Guaranteed investment contract (guaranteed income contract)
A guaranteed investment contract (GIC), also referred to as a guaranteed income contract, is a
CONTRACT between an
INSURANCE company and a pension plan (i.e.,
401(K) PLAN) or corporate
PROFIT-sharing plan that guarantees a specific rate of return on the invested
CAPITAL over the life of the agreement. The insurance company guarantees the rate of return and earns a profit by investing the funds in securities of similar
DURATION (time to maturity) as the length of the agreement. For example, with a 10-year, 5-percent GIC, the pension plan will receive, on the employee’s behalf, a 5-percent yield for 10 years. The insurance company will invest in
BONDS,
MORTGAGEs or other debt securities that mature in 10 years. If the
INVESTMENTS yield 7 percent, the insurance company profits by the spread, 2 percent between the guaranteed return and the yield. The insurance company assumes all credit, market, and interest-rate
RISKS. Credit or
DEFAULT risk is the potential for a borrower to not repay their loan. Market or systematic risk is the risk associated with changing values in all securities in a class.

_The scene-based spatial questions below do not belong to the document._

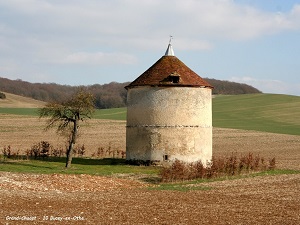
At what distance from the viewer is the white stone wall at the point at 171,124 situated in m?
36.8

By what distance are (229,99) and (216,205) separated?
3638 inches

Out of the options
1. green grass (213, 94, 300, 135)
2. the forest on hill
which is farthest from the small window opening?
the forest on hill

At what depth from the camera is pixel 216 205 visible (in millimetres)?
19188

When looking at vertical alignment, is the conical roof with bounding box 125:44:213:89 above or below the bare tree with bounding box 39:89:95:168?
above

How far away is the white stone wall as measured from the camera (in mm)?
36750

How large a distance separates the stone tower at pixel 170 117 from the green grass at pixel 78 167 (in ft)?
5.03

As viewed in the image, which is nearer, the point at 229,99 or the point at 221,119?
the point at 221,119

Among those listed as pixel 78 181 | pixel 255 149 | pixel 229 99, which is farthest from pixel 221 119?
pixel 78 181

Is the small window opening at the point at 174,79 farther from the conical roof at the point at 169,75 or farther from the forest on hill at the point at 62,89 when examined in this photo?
the forest on hill at the point at 62,89

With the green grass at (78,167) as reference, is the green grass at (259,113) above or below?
above

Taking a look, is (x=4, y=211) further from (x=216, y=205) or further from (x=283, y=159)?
(x=283, y=159)

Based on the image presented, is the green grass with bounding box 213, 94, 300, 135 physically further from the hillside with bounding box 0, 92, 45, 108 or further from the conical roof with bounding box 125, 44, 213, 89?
the conical roof with bounding box 125, 44, 213, 89

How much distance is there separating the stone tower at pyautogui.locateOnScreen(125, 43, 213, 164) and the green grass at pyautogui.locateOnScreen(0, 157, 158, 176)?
1533mm

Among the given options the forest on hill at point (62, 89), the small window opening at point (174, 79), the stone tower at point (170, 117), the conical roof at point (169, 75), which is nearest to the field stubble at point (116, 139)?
the stone tower at point (170, 117)
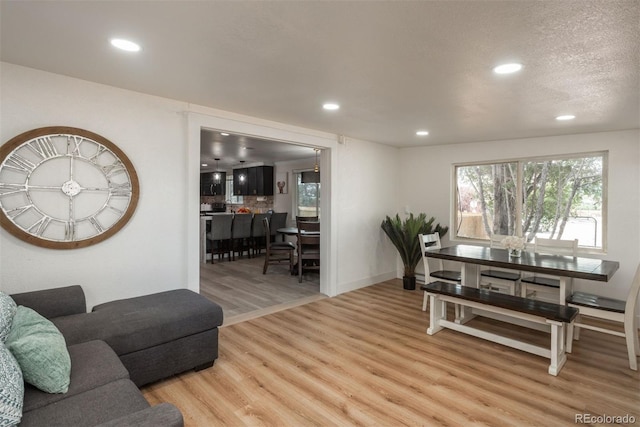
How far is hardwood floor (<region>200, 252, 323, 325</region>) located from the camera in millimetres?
4082

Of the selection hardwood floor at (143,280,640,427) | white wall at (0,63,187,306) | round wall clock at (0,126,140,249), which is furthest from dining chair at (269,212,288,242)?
round wall clock at (0,126,140,249)

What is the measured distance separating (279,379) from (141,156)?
2192mm

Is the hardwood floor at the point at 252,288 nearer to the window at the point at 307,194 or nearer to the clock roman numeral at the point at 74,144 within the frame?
the window at the point at 307,194

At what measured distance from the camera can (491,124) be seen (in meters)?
3.74

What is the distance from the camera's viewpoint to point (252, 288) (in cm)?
498

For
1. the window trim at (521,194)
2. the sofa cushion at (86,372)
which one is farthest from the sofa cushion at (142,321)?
the window trim at (521,194)

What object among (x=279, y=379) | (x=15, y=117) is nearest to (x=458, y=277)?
(x=279, y=379)

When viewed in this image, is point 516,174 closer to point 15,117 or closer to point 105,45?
point 105,45

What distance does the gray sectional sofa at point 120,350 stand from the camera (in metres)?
1.38

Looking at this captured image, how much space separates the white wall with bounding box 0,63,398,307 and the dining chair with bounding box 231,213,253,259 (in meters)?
3.54

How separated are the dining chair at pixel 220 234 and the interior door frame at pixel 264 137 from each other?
302 cm

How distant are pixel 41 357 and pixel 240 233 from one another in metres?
5.81

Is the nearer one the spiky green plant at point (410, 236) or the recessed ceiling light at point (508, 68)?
the recessed ceiling light at point (508, 68)

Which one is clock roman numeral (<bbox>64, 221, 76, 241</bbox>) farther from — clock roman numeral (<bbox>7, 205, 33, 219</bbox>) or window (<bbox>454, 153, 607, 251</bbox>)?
window (<bbox>454, 153, 607, 251</bbox>)
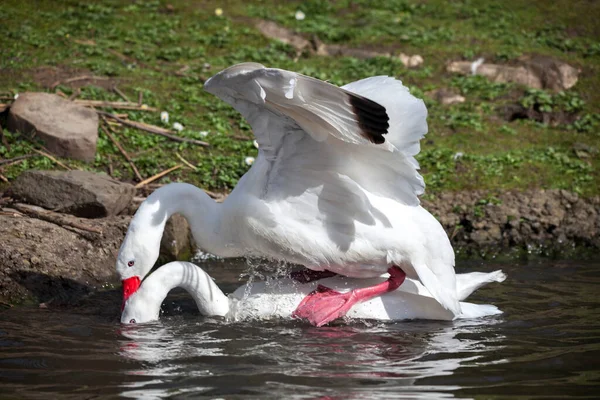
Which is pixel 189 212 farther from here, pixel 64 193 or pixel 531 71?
pixel 531 71

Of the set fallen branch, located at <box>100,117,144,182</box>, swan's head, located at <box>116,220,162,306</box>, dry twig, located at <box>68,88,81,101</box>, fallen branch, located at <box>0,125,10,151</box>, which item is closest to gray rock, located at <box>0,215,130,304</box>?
swan's head, located at <box>116,220,162,306</box>

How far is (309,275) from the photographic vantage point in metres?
7.39

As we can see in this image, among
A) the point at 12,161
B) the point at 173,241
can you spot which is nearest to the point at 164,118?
the point at 12,161

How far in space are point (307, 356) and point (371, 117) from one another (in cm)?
164

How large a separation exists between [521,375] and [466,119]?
248 inches

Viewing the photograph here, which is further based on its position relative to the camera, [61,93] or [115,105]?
[61,93]

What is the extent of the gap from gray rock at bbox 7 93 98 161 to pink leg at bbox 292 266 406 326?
357 centimetres

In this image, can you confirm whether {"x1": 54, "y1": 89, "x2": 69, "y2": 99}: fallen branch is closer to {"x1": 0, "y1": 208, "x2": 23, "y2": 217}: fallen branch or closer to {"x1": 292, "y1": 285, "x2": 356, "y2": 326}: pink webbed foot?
{"x1": 0, "y1": 208, "x2": 23, "y2": 217}: fallen branch

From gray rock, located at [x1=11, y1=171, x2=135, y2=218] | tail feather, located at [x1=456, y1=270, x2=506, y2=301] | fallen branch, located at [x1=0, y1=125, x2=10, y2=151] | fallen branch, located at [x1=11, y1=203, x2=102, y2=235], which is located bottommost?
tail feather, located at [x1=456, y1=270, x2=506, y2=301]

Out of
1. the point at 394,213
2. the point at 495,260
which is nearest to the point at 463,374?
the point at 394,213

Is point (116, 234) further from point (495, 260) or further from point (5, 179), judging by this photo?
point (495, 260)

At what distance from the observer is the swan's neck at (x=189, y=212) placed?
671cm

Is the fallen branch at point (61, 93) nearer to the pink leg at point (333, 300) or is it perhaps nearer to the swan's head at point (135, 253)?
the swan's head at point (135, 253)

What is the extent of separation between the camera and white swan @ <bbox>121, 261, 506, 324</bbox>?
6617 millimetres
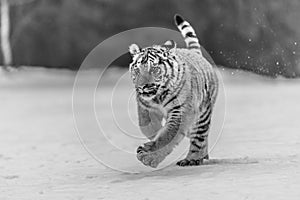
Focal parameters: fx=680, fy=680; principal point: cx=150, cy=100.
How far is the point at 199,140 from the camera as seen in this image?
4879 millimetres

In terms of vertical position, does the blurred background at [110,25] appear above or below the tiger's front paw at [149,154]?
above

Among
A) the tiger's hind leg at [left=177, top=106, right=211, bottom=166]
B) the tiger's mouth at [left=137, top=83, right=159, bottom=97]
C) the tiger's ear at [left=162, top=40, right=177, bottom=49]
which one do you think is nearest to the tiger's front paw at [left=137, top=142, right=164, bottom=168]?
the tiger's mouth at [left=137, top=83, right=159, bottom=97]

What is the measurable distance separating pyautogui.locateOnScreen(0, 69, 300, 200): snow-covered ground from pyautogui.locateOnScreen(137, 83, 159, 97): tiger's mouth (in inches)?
22.1

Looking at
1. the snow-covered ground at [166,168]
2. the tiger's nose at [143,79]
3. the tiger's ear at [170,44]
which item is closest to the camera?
the snow-covered ground at [166,168]

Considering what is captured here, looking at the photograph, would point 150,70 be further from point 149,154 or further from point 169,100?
point 149,154

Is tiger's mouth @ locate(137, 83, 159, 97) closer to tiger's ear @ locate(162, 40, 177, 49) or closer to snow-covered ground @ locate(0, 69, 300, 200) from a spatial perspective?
tiger's ear @ locate(162, 40, 177, 49)

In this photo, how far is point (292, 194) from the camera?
361 cm

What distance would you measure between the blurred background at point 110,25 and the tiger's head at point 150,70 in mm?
13235

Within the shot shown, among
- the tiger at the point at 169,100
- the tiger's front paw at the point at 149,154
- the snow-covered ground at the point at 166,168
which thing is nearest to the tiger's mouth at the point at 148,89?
the tiger at the point at 169,100

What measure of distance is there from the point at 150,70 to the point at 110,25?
1595cm

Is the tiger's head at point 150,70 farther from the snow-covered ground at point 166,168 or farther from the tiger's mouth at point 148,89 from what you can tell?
the snow-covered ground at point 166,168

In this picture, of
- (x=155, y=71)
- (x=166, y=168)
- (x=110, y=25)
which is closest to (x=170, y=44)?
(x=155, y=71)

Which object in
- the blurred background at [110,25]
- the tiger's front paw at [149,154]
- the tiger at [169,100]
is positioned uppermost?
the blurred background at [110,25]

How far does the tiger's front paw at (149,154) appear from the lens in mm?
4270
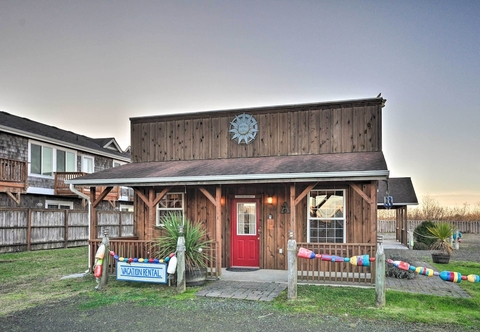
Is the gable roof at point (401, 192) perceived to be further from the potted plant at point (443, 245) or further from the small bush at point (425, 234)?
the potted plant at point (443, 245)

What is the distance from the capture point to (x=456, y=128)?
17.9 meters

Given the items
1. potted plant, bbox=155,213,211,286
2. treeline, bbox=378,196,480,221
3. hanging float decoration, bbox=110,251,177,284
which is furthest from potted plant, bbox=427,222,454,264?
treeline, bbox=378,196,480,221

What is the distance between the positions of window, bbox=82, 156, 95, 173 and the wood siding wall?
11805 mm

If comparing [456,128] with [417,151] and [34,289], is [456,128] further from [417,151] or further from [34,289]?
[34,289]

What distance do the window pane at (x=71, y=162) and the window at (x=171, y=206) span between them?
12190 millimetres

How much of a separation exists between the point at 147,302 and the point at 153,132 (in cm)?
668

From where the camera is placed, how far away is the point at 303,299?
812 cm

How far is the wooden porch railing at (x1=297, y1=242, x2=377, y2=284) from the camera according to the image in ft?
31.0

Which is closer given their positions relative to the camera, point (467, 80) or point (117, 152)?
point (467, 80)

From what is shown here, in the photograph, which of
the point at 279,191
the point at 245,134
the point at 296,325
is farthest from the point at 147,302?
the point at 245,134

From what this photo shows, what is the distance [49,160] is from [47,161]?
16cm

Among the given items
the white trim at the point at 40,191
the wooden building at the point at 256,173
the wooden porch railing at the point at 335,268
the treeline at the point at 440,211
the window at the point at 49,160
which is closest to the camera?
the wooden porch railing at the point at 335,268

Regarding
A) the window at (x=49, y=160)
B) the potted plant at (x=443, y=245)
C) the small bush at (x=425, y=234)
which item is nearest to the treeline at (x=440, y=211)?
the small bush at (x=425, y=234)

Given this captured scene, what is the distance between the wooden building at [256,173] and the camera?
1057cm
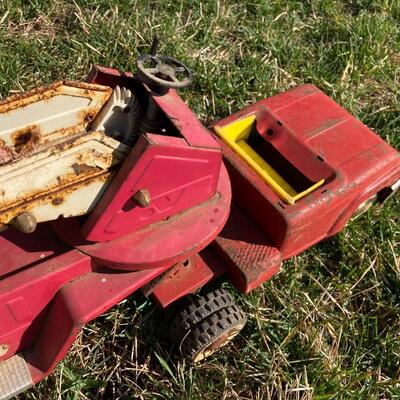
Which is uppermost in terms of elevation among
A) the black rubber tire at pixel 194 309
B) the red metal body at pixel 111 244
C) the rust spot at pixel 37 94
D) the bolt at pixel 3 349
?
the rust spot at pixel 37 94

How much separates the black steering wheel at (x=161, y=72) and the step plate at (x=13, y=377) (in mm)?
1064

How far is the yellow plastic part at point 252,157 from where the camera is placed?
2.29 meters

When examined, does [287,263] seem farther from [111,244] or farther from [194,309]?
[111,244]

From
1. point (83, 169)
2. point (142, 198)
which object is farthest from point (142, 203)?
point (83, 169)

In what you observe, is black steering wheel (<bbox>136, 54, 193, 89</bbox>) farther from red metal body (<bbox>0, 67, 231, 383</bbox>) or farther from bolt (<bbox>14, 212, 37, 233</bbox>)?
bolt (<bbox>14, 212, 37, 233</bbox>)

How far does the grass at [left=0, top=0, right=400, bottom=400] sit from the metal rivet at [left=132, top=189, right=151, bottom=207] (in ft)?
2.59

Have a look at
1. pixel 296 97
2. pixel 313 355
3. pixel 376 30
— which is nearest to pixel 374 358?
Answer: pixel 313 355

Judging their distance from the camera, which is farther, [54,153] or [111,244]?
[111,244]

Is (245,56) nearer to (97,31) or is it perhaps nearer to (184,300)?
(97,31)

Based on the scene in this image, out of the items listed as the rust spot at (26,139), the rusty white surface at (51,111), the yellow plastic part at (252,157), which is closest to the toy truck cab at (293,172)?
the yellow plastic part at (252,157)

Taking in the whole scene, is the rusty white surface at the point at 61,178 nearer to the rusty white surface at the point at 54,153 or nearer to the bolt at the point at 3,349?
the rusty white surface at the point at 54,153

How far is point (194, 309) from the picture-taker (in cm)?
226

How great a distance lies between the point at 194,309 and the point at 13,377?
2.28ft

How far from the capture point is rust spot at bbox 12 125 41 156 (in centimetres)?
179
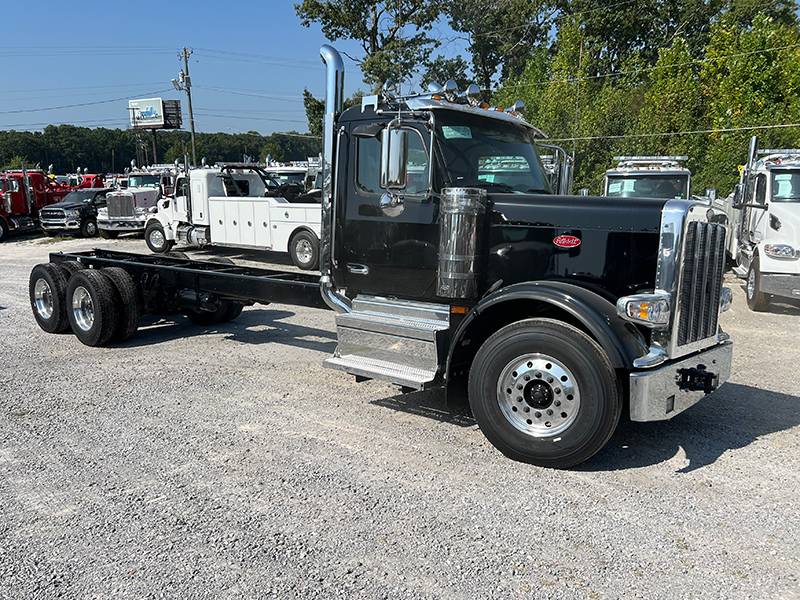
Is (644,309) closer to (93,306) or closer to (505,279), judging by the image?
(505,279)

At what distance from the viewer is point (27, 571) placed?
3.47m

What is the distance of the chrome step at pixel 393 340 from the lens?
524 cm

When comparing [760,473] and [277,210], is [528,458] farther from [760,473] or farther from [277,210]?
[277,210]

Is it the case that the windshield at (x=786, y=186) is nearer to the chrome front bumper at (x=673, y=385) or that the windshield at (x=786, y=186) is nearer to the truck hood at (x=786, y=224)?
the truck hood at (x=786, y=224)

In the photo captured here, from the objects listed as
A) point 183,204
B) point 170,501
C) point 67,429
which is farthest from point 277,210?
point 170,501

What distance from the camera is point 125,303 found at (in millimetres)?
8195

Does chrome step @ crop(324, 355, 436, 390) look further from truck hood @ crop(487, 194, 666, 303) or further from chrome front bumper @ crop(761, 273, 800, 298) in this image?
chrome front bumper @ crop(761, 273, 800, 298)

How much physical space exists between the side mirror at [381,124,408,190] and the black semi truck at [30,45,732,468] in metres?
0.01

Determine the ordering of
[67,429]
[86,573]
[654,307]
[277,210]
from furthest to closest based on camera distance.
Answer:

STOCK MARKET risk is measured by the
BETA COEFFICIENT, a statistical measure of the variability in a stock’s price relative to the overall variability of stock-market prices. Interest-rate risk is the potential for fixed-interest-rate securities to decline in value if
INTEREST RATES rise. The term guaranteed refers to the rate of interest to be paid over the life of the contract, but it does not guarantee repayment of principal (the amount invested). Americans are used to
FEDERAL DEPOSIT INSURANCE CORPORATION (FDIC) guarantees on bank deposits. The FDIC, a governmentsponsored
CORPORATION, guarantees depositors’ savings should the bank fail. Insurance companies are not federally guaranteed. As a group, there have been relatively few defaults among GICs, and even when a GIC has failed, investors got most if not all of their principal returned. As an investment in a
RETIREMENT PLAN, GICs are referred to as stable-value
ASSETS. GIC yields are almost always higher than money-market funds and similar to bond funds. Because investors are accepting a guaranteed rate, they are taking less risk than if they put their money in stock
MUTUAL FUNDS. Stock mutual funds have historically generated higher yields than bonds or other fixedincome securities, but with greater variation in the short run. During the “go-go” years of the stock market during the mid-to-late 1990s, many employees removed their retirement investments from GICs and put them into stock mutual funds. With the decline of the stock market in early 2000, GICs again became popular.